Texte fourni:

= = = =

Dimanche 21 août 1870 (A)
Lettre de Charles Mertzdorff (Vieux-Thann) à son épouse Eugénie Desnoyers (Paris)
Dimanche matin
Ma chère Nie
Je ne t'ai pas écrit hier, le temps m'a un peu manqué je ne sais pas trop pourquoi, la soirée s'est passée à causer avec M. Jaeglé & lire mes journaux, Industriel de Bâle qui n'arrivent que vers 9 h du soir. Du reste depuis 2 jours nous recevons journal Le Temps, non le Moniteur, ce qui nous met au courant des évènements. Hier soir j'ai eu de nouveau réunion du Conseil[1] pour la garde nationale.
Hier j'étais à Thann pour mon dîner chez les Mairel[2], ce qui m'allait pas du tout ; j'ai vu Henriet, qui a bien mauvaise mine il m'a confirmé ce que je te disais, qu'il n'y a pas d'élan & que les demandes de rester dans les foyers pleuvent. L'administration est dans un désarroi complet & d'une apathie, mollesse & inaction complète.
Nous avons toujours été administrés de façon à ce que l'initiative personnelle a toujours été enrayée. Tu sais que j'ai toujours déploré la manière dont la France a été administrée. J'attribue beaucoup ce manque d'énergie en France, & elle en montre beaucoup en <province>. Que les grandes villes nous en montrent plus d’énergie, c'est que les populations ont moins senti la férule administrative.
Henriet m'a avoué hier qu'il s'est souvent entretenu avec Edgar[3] de mon peu de sympathie pour l'administration ; il a eu tort, car Edgar m'en a toujours voulu & c'est une des raisons pour lesquelles il est froid. Ce que je disais à Henriet était pour lui & non pour mon beau-frère.

= = = =

Consigne écrite 1: Modifiez les enregistrements, du premier jusqu'à la ligne contenant « btn-success btn-sm float-right » incluse, en y remplaçant « Add to Cart » par « Ajouter au panier » sans rien changer d'autre. Redonnez seulement ces lignes, sans les images.

= = = =

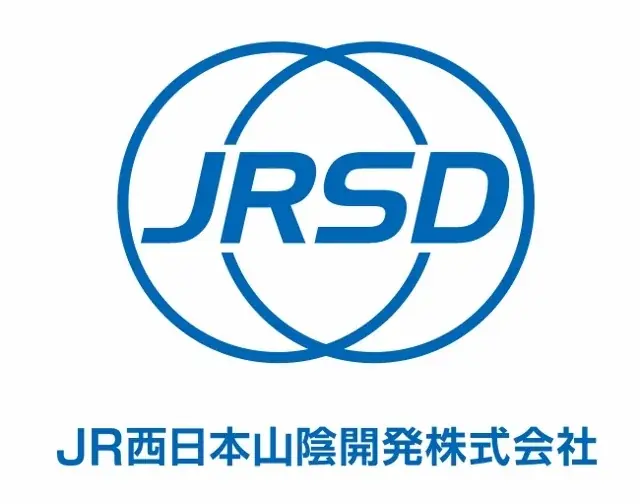 『シャミネ松江』に山陰初出店『ジェラート ピケ』、改札前に『one MARUI』が2026年秋オープン決定！ 画像 5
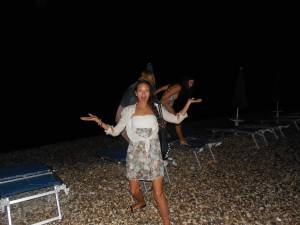 vacation 002 e7b3gox1t1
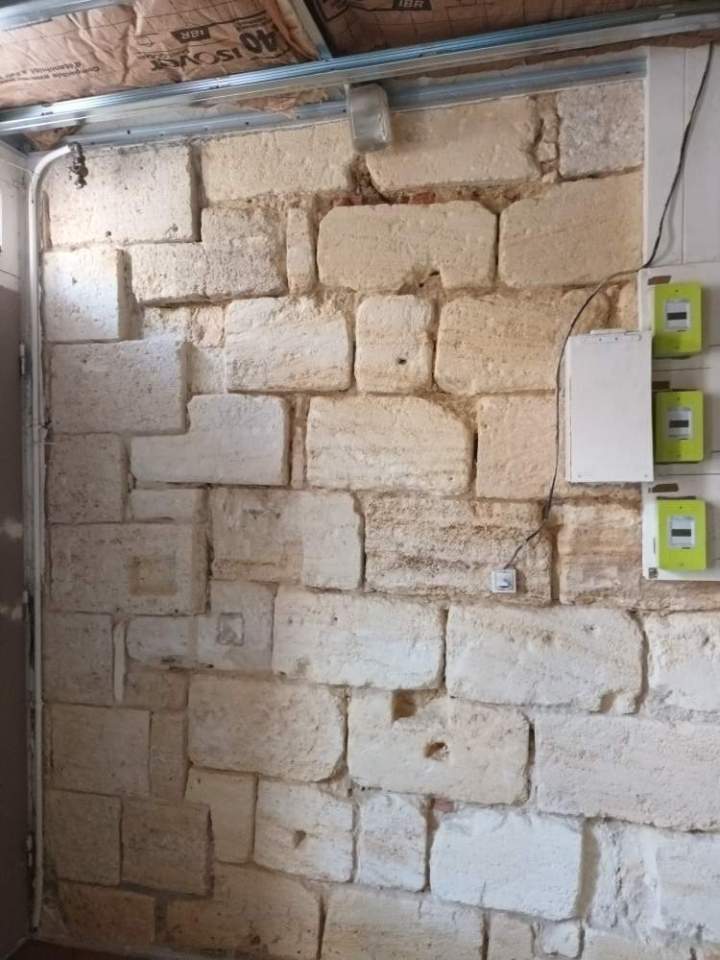 Réalisation maçonnerie SR CONSTRUCTION 33 (1)
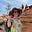 Carol Koffel's avatar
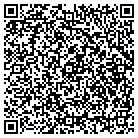 QR code with Toddle Inn Learning Center contacts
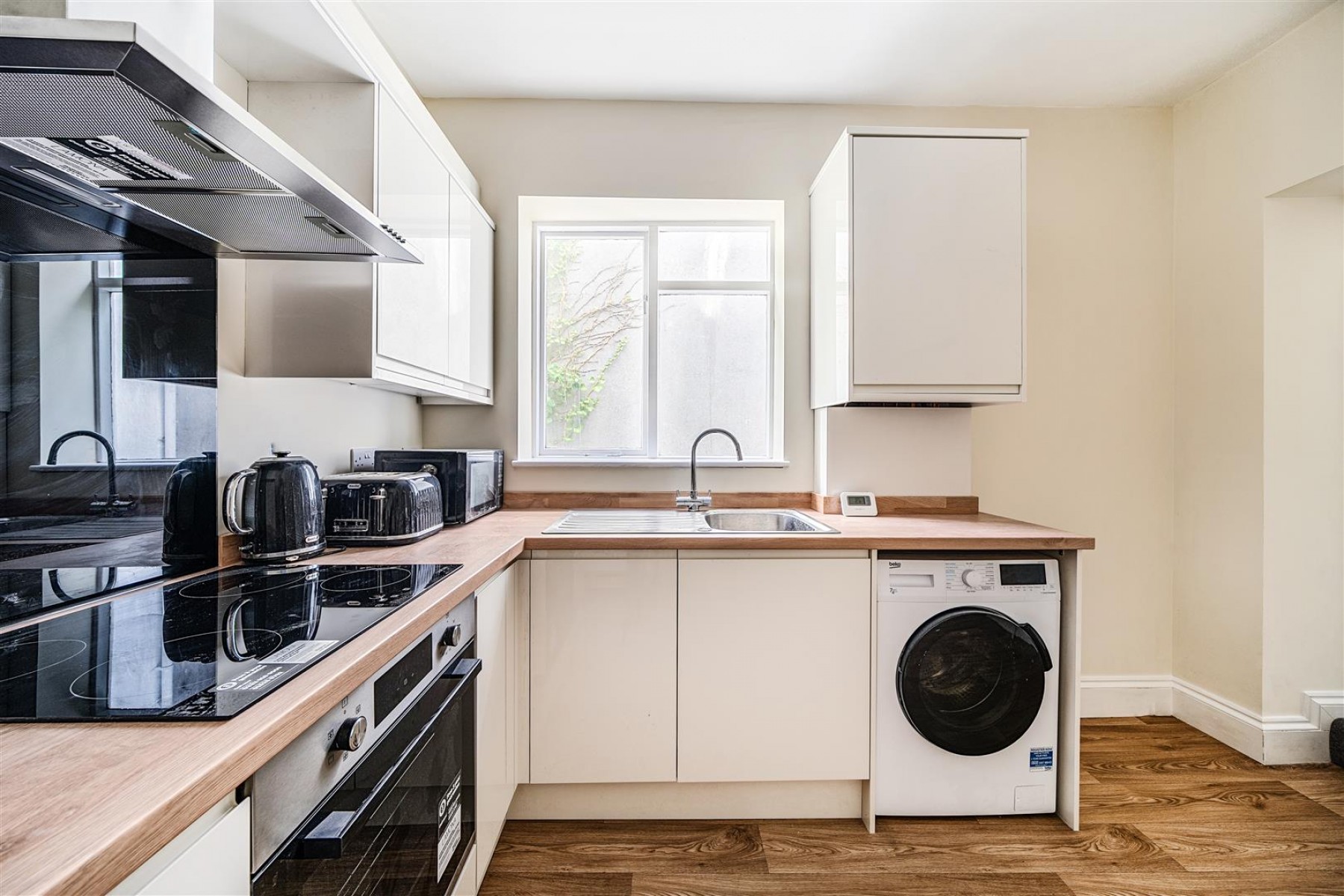 Images for Cheltenham Road, Cotham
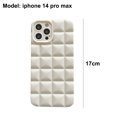 thumbnail image 2 of Étui de Protection Anti-Chute pour Cellulaire, Couleur Unie simple, 2 of 5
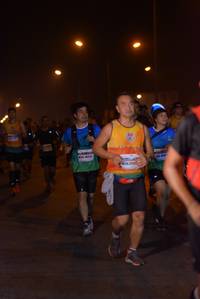 BIB: 
                            <button type="button" onclick="openModal(9706710)" class="btn btn-primary btn-sm float-right btn-popup" data-toggle="modal" data-target=".modal-high-quality">
                        <i class="fas fa-shopping-cart"></i> Add to Cart
                    </button>
                                            <button type="button" onclick="isThisMe(9706710, true)" class="btn btn-success btn-sm float-right btn-popup btn-isme hidden" data-toggle="tooltip" data-placement="bottom" title="นี่คือรูปของคุณใช่ไหม คลิกที่นี่เพื่อเอาเข้าอัลบั้ม">
                        <i class="fas fa-plus"></i> Add to album
                    </button>
                    <button type="button" onclick="isThisMe(9706710, false)" class="btn btn-warning btn-sm float-right btn-popup btn-isnotme hidden">
                        <i class="fas fa-ban"></i> Remove from album
                    </button>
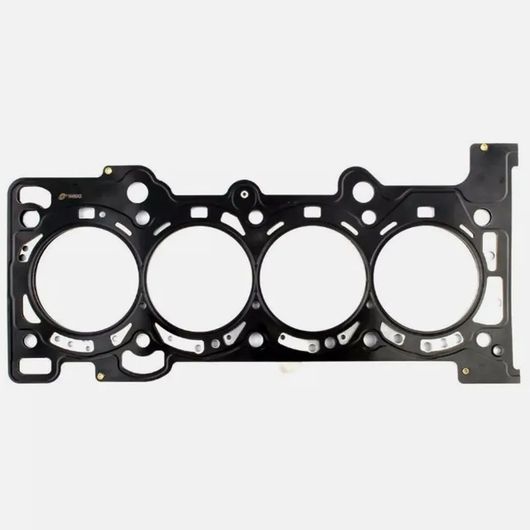 シリンダー ヘッド ガスケット 適用: フォード/FORD マスタング 2020-2023 フォーカス G1FZ6051C G1FZ-6051-C タイプ001 SR-CC-4123 Car parts｜オートパーツエージェンシー2号店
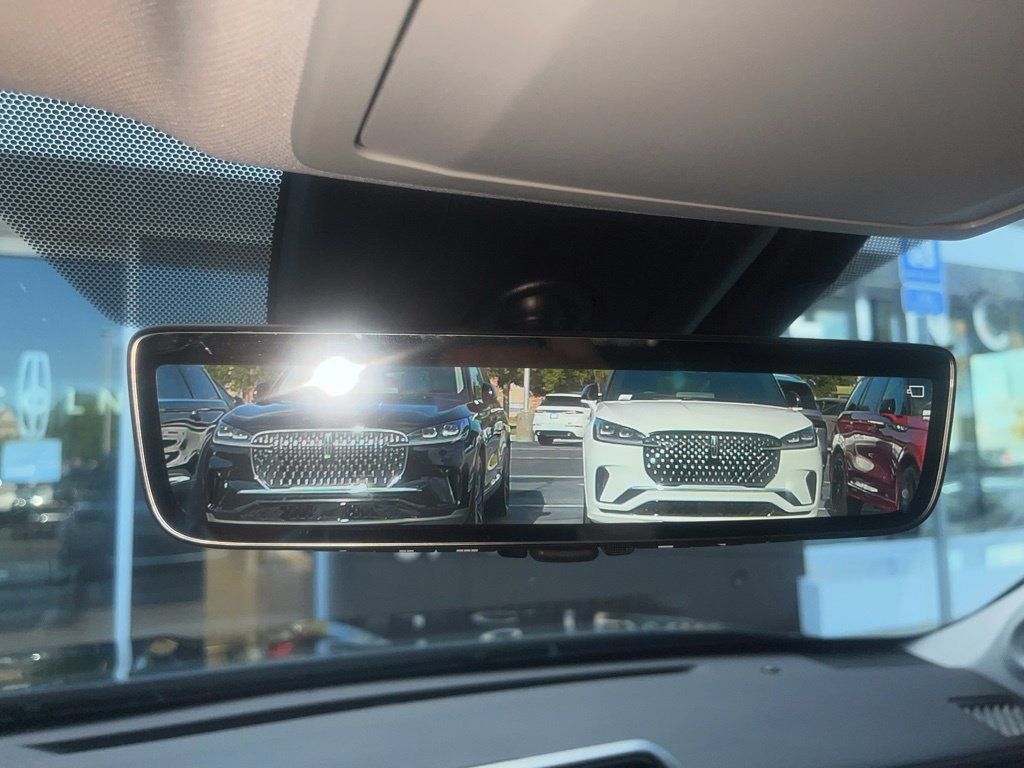 2020 Toyota Highlander Platinum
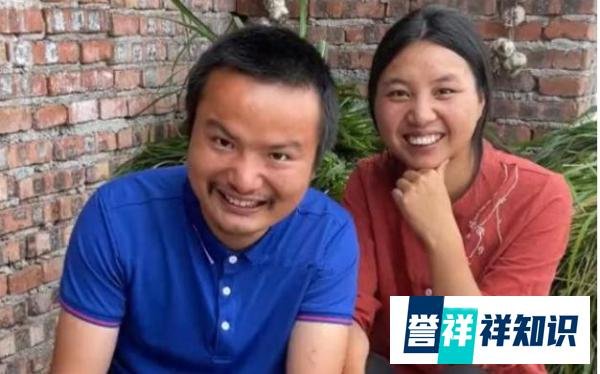 2千万粉网红牛爱芳和小春花翻车事件后续，细扒之后发现，里面的水太深了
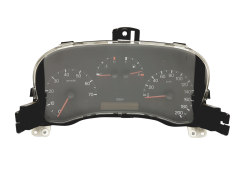 Speedometer/Instrument Cluster Fiat Punto 46812961 503000341000 42284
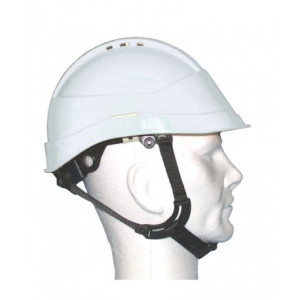 CASQUE KARA MONTEUR aéré...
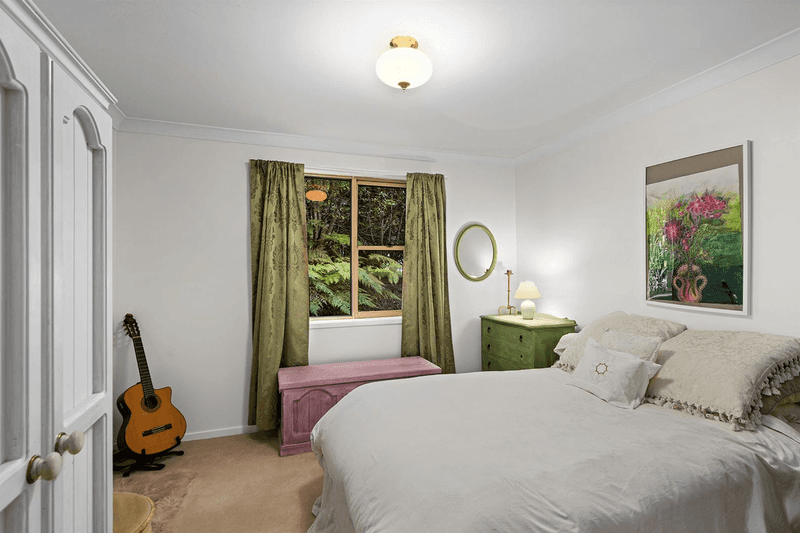 5 Garland Road, Bundanoon, NSW 2578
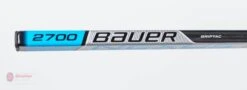 Bauer Nexus N2700 Junior Hockey Stick -Bauer Sale Store bauer hockey sticks bauer nexus n2700 junior hockey stick 4566289842242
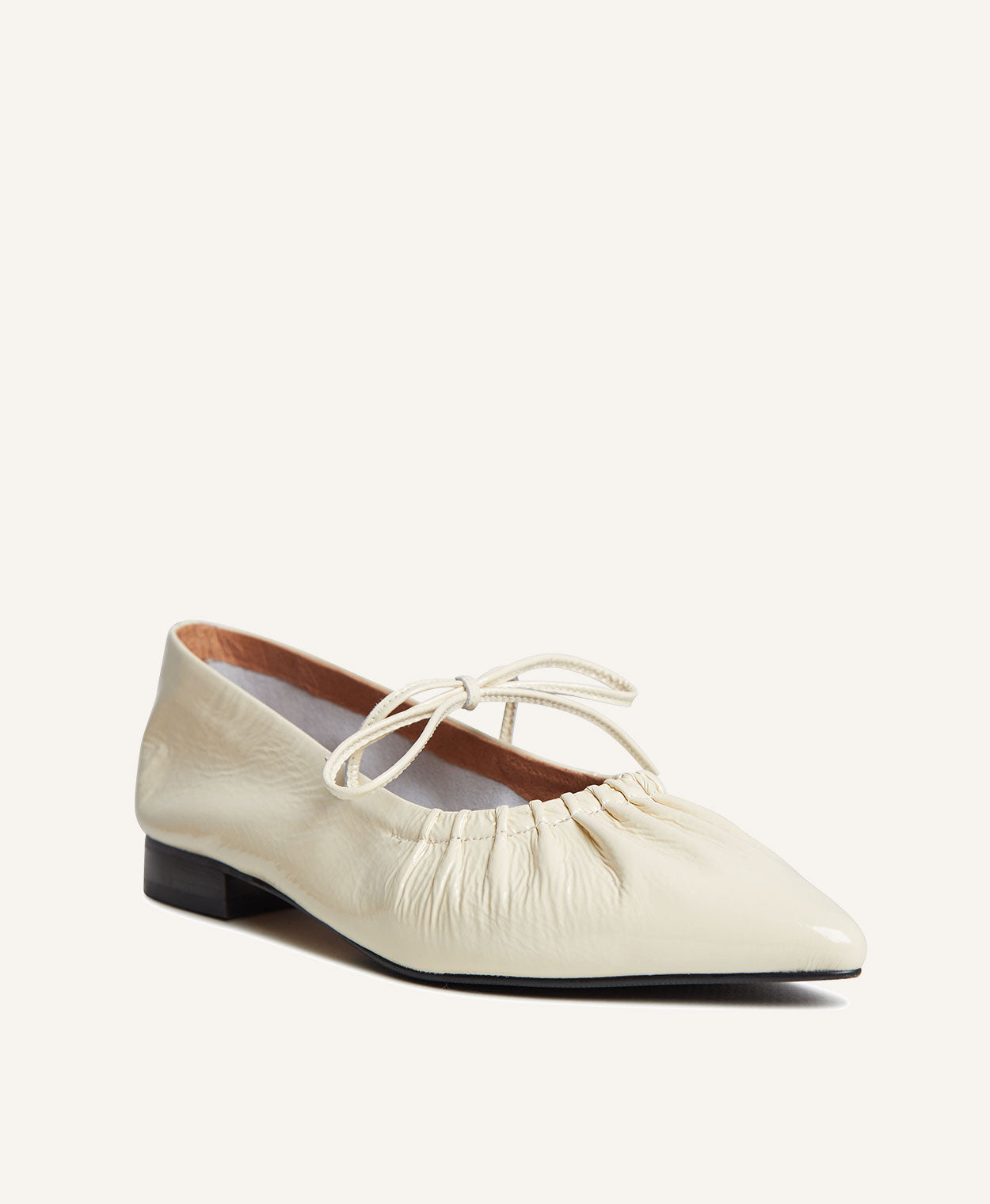 Eiffel Flat - - Mi Piaci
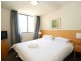 1008/1 Ocean Street, Burleigh Heads QLD 4220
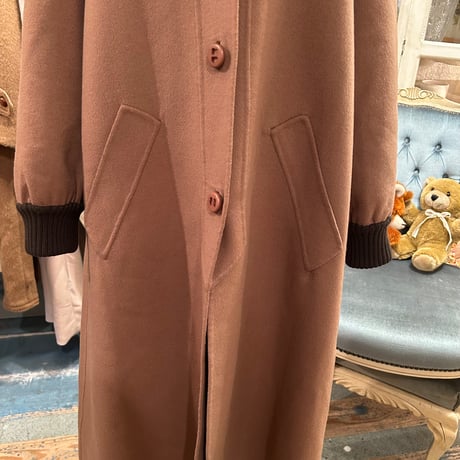 outer 847[AR5]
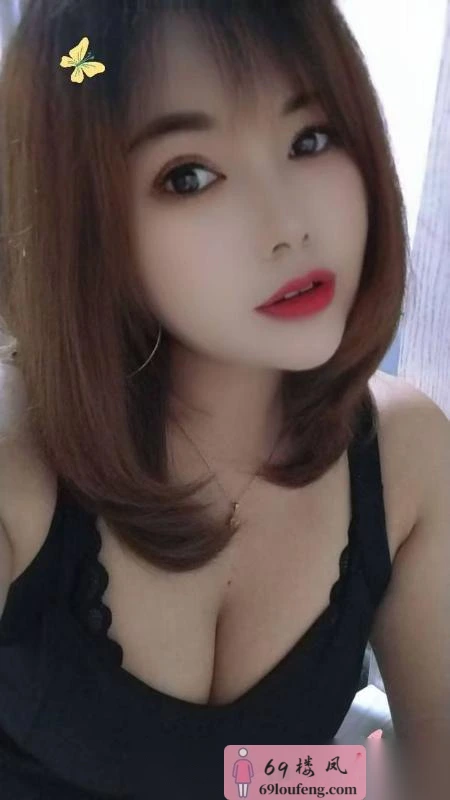 新建风骚服务少妇 - 江西-南昌 楼凤实拍第3张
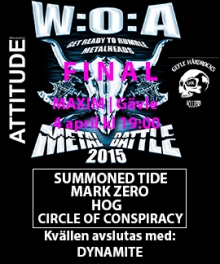 Wacken-Metal-Battle-Final-2015-ad-270x324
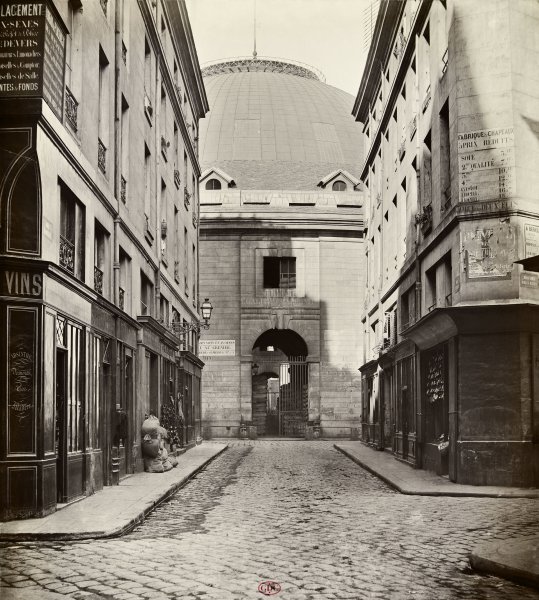 Fichier:Babille-Marville 1868.jpg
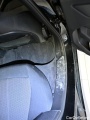  Bmw  Serie 1 Baureihe 1 Lim. 118 i Advantage 1.5 100KW AT7 E6d #48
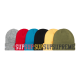 Supreme FW23 WEEK 1 NEW ERA VARSITY BEANIE
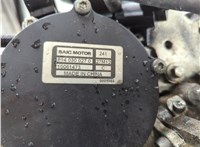  Форсунка топливная MG 6 2010-2017 11757544 #8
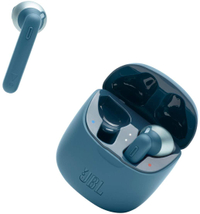 JBL Tune 225TWS Earbuds: was $99 now $69 @ Amazon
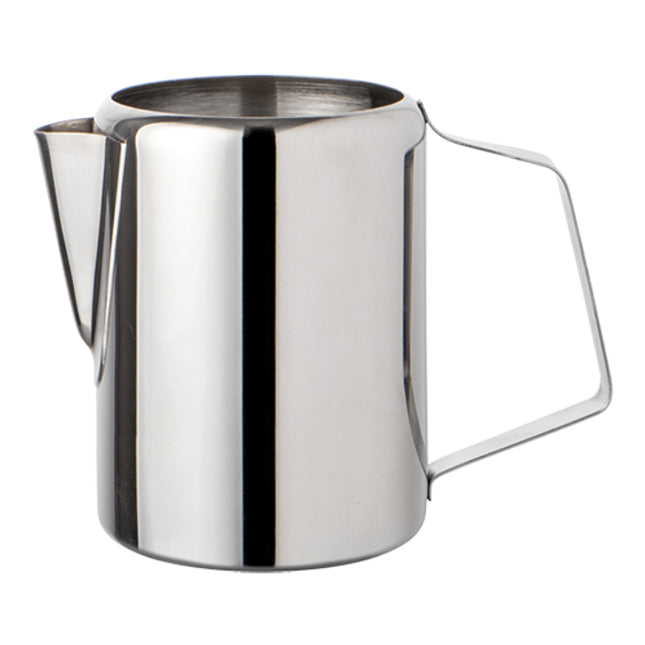 Cream jug 0.5 liter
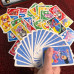 Настольная игра UNO Лило и Стич 112 карт Настольная игра UNO Лило и Стич 112 карт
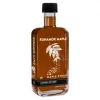 Runamok Maple Syrup Syrups & Honeys Runamok: Coffee Infused Organic Maple Syrup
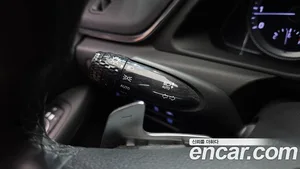 Hyundai Sonata, 2020 — миниатюра 26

= = = =

Consigne écrite 2: Traduisez en anglais cette phrase de la lettre : « Tu sais que j'ai toujours déploré la manière dont la France a été administrée. »

Corrigé rédigé 1:
 『シャミネ松江』に山陰初出店『ジェラート ピケ』、改札前に『one MARUI』が2026年秋オープン決定！ 画像 5
 vacation 002 e7b3gox1t1
 Réalisation maçonnerie SR CONSTRUCTION 33 (1)
 Carol Koffel's avatar
 QR code with Toddle Inn Learning Center contacts
 Images for Cheltenham Road, Cotham
 thumbnail image 2 of Étui de Protection Anti-Chute pour Cellulaire, Couleur Unie simple, 2 of 5
 BIB: 
                            <button type="button" onclick="openModal(9706710)" class="btn btn-primary btn-sm float-right btn-popup" data-toggle="modal" data-target=".modal-high-quality">
                        <i class="fas fa-shopping-cart"></i> Ajouter au panier
                    </button>
                                            <button type="button" onclick="isThisMe(9706710, true)" class="btn btn-success btn-sm float-right btn-popup btn-isme hidden" data-toggle="tooltip" data-placement="bottom" title="นี่คือรูปของคุณใช่ไหม คลิกที่นี่เพื่อเอาเข้าอัลบั้ม">

Corrigé rédigé 2: You know that I have always deplored the way France has been administered.